There was hope last week that mounting violence in the Democratic Republic of Congo could ebb, after the feared M23 group agreed to surrender territories to the East African Community Regional Forces (EACRF).

And for most parts of the year, including recently, the security threat was largely seen as caused by the M23.

But a new report by the UN Panel of Experts says communal violence also increased in 2022 especially between Yaka and Teke communities in western parts of the country.

This week, the UN Panel of Experts on the DRC said the violence in Kwamouth, in Mai-Ndombe province, 200 kilometres from Kinshasa was a collective security threat on the DR Congo.

In the Report to the Security Council, the Experts cited the Ugandan rebel groups, the ADF as having “continued to expand their area of operations and attack civilians in of Beni and Lubero, in North Kivu, and in southern Ituri.”

The ADF used improvised explosive devices in urban areas, opting for more visible attacks through well-established networks. “ADF continued to operate in small groups launching attacks simultaneously on multiple fronts.”


The report says violence is increasing despite application of the state of siege, which had been in place since May 2021 in Ituri and North Kivu province. President Félix Tshisekedi had decreed this measure to combat armed groups in these provinces. Under this arrangement, civilian administrators and governors were replaced by military and police administrators.

According to the report, violence continued “despite the military operations carried out by the armies of the Democratic Republic of Congo (FARDC), the Uganda People’s Defence Forces (UPDF) and UN security forces (Monusco).”

“The fourth phase of Operation Shujaa, in September 2022, even led to MORE ADF attacks against civilians in retaliation, as had been observed in the past,” the experts say. Since 30 November 2021, the Ugandan army has been in a joint operation with the Congolese army in Ituri and North Kivu to hunt down Ugandan ADF rebels who have a link to ISIS.

“ADF continued to be considered as an option for recruits willing to join Da’esh (ISIS)… because Da’esh publicity increased the notoriety of ADF. In its June 2022 Al-Naba newsletter, Da’esh encouraged recruits who had failed to join jihad battlefields elsewhere to travel to its African provinces.

“In November, Da’esh published a 20-minute propaganda video on ADF titled ‘The life of jihad’. This video showcased ADF activities, plus a staged execution imitating Da’esh’s,” the report said.

Terrorists also adopted an ethnic profiling, abducting hundreds of civilians and killing some of them, in retaliation against those collaborating with the FARDC, the Congolese army, since 2021.

“The abducted Hutu youth were forcibly recruited into ADF ranks,” the’ report said. The ADF intervened in North Kivu to cause the escape of 800 prisoners in August, of whom 400 to 600 were forcibly taken into the ranks of the terrorists. “On September 6, 2022, a 17-year-old boy recruited by ADF collaborators planted an improvised explosive device in front of the Congolese National Intelligence Agency (ANR) office in Butembo. The explosion injured two ANR agents.

------------------------------------

Problems to solve:
[A] From the DRC violence article, please extract everything from "The ADF used" down to "and police administrators.".
[B] According to the DRC violence article, which forces carried out military operations that did not stop the violence?

------------------------------------

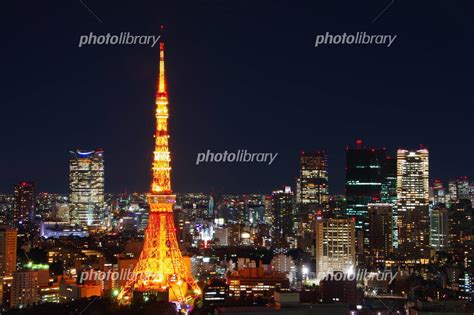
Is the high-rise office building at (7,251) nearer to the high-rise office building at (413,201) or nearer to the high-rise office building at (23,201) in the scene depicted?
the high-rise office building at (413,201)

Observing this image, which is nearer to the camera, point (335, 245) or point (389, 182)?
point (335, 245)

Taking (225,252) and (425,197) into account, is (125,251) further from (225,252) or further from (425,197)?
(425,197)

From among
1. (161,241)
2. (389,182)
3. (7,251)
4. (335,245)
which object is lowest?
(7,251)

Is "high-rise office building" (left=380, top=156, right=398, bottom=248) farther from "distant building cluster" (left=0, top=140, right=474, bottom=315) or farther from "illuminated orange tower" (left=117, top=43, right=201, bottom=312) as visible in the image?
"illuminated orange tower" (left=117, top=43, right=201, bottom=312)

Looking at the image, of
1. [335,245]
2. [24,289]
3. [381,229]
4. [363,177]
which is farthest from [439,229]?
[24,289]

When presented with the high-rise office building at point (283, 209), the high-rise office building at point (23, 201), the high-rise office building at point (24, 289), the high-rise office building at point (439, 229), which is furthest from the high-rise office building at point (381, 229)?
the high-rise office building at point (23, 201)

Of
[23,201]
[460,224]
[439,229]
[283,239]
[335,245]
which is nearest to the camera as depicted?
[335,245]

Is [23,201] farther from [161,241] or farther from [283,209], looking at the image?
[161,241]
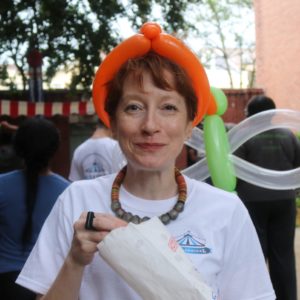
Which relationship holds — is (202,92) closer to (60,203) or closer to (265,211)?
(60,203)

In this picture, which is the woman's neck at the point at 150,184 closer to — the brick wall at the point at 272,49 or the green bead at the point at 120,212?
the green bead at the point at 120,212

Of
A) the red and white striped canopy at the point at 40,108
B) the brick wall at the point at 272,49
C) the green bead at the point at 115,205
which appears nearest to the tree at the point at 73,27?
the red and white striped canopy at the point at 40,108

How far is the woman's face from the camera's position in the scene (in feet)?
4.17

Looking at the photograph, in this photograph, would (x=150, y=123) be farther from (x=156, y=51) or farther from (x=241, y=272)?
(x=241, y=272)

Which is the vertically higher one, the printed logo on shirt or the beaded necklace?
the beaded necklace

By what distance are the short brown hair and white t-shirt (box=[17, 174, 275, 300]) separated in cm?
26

------------------------------------

Answers to the problems:
[A]
The ADF used improvised explosive devices in urban areas, opting for more visible attacks through well-established networks. “ADF continued to operate in small groups launching attacks simultaneously on multiple fronts.”


The report says violence is increasing despite application of the state of siege, which had been in place since May 2021 in Ituri and North Kivu province. President Félix Tshisekedi had decreed this measure to combat armed groups in these provinces. Under this arrangement, civilian administrators and governors were replaced by military and police administrators.

[B]
- The armies of the Democratic Republic of Congo (FARDC)
- The Uganda People's Defence Forces (UPDF)
- UN security forces (Monusco)